Monday, Feb. 09, 2004

Donna Karan

The Designing Woman Women Love

In the late 1990s, more than a few critics suggested that Donna Karan had lost her way. A dozen years after she launched her own label to great acclaim, winning the hearts of working women with her streamlined, sexy suits, there was a sense that the native of New York's Long Island had become sidetracked by her interest in yoga and spiritual pursuits, turning out fluttery clothes more appropriate for meditating in Bali than mediating in the boardroom.

For her part, Karan insists she was never out of step, merely ahead of her time. "I don't think the consumer was ready for what I was talking about," she says, sitting next to the Zen rock garden installed on the first floor of the Madison Avenue flagship store. (The store for DKNY, her lower-priced line, is a few blocks away.) "People thought I was weird for using candles and incense, but now I can sell more candles than I can sell clothes."

Whether the cash register is ringing up candles or evening gowns, Karan's business overall seems healthier than it has been in many years. After stumbling with a public offering in 1996 (the stock price plummeted as extra inventory built up in discount stores and staff layoffs broke in regular waves), the company was bought by French conglomerate LVMH in 2001. More recently, CEO Fred Wilson was replaced by Jeffry Aronsson, former CEO of Marc Jacobs.

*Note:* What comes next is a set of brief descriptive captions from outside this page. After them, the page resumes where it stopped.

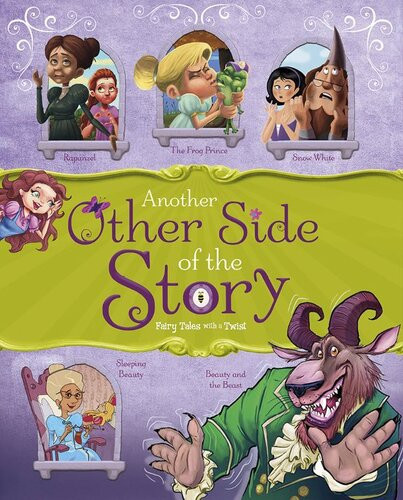 Another Other Side Of The Story Fairy Tales With A Twist Nancy Loewen Eric Braun Trisha Speed Shaskan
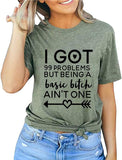 Women I Got 99 Problems But Being a Basic Bitch Ain't One Funny T-Shirt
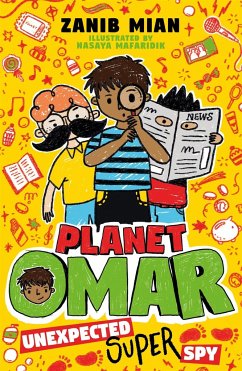 Planet Omar 02: Unexpected Super Spy - Mian, Zanib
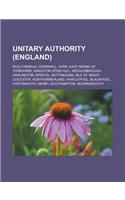 Unitary Authority (England): Scilly-Inseln, Cornwall, York, East Riding of Yorkshire, Kingston Upon Hull, Middlesbrough, Darlington, Bristol, Nottingham, Isle of Wight, Leiceste(German)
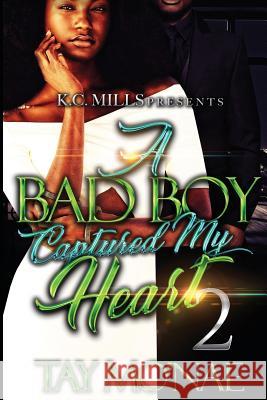 A Bad Boy Captured My Heart 2 Tay Mo'nae 9781723045578 Createspace Independent Publishing Platform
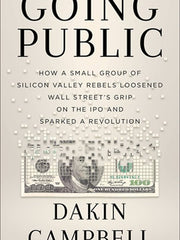 Going Public: How Silicon Valley Rebels Loosened Wall Street's Grip on the IPO and Sparked a Revolution Hardcove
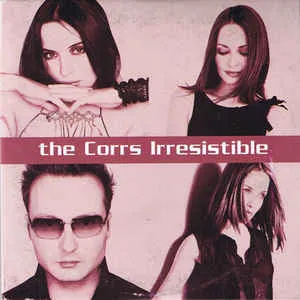 The Corrs — Irresistible cover artwork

Aronsson says he plans to build on the improvements made by Wilson, who is credited with moving the business back into profitability by controlling distribution and closing outlet stores.

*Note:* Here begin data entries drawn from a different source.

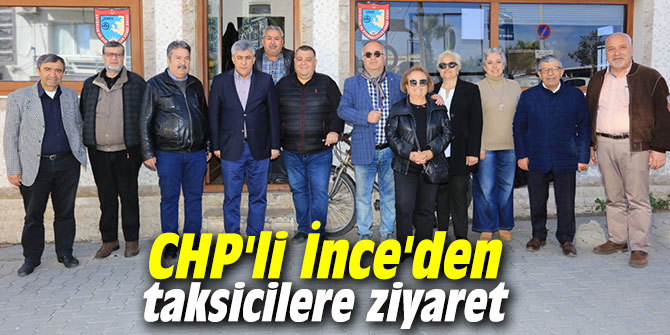 CHP'li İnce'den taksicilere ziyaret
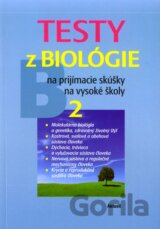 Testy z biológie na prijímacie skúšky na vysoké školy 2
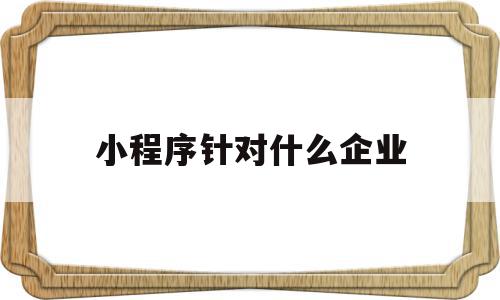 小程序针对什么企业(小程序在哪些行业能很好的发展),小程序针对什么企业(小程序在哪些行业能很好的发展),小程序针对什么企业,微信,第三方,小程序,第1张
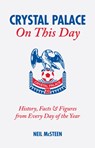 Crystal Palace On This Day - Neil McSteen - 9781905411269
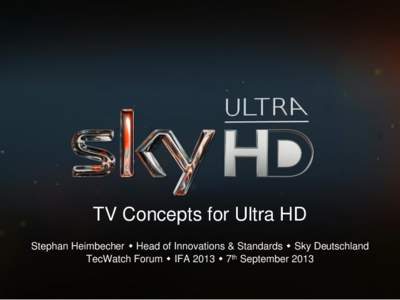 TV Concepts for Ultra HD Stephan Heimbecher  Head of Innovations & Standards  Sky Deutschland TecWatch Forum  IFA 2013  7th September 2013 Broadcast infrastructure from HD to Ultra HD
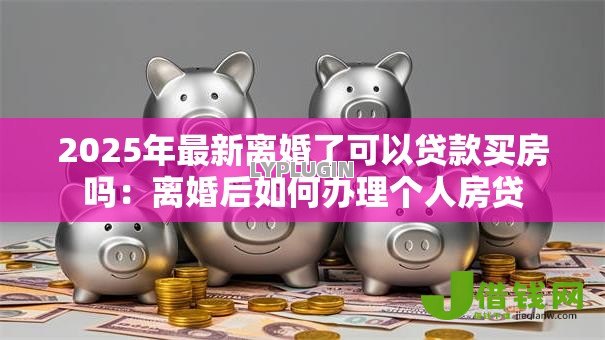 2025年最新离婚了可以贷款买房吗:离婚后如何办理个人房贷 2025年最新离婚了可以贷款买房吗:离婚后如何办理个人房贷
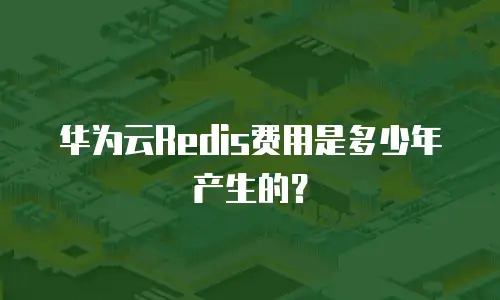 华为云Redis费用是多少年产生的？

In the past few years, Karan has been through significant personal transitions; in 2001 her husband and business partner Stephen Weiss died of lung cancer. She gives yoga much credit for keeping her balanced, and in the past few seasons, she has drawn praise — rather than confused broadsides — for her collections. There are fewer asymmetrically hemmed skirts, more form-fitting and flattering basic pieces in her signature neutral palette. For fall 2003, she showed a group of white dresses, one a goddess-style evening gown in silk jersey patterned after the dress she made for herself the night before her daughter's wedding in 2002.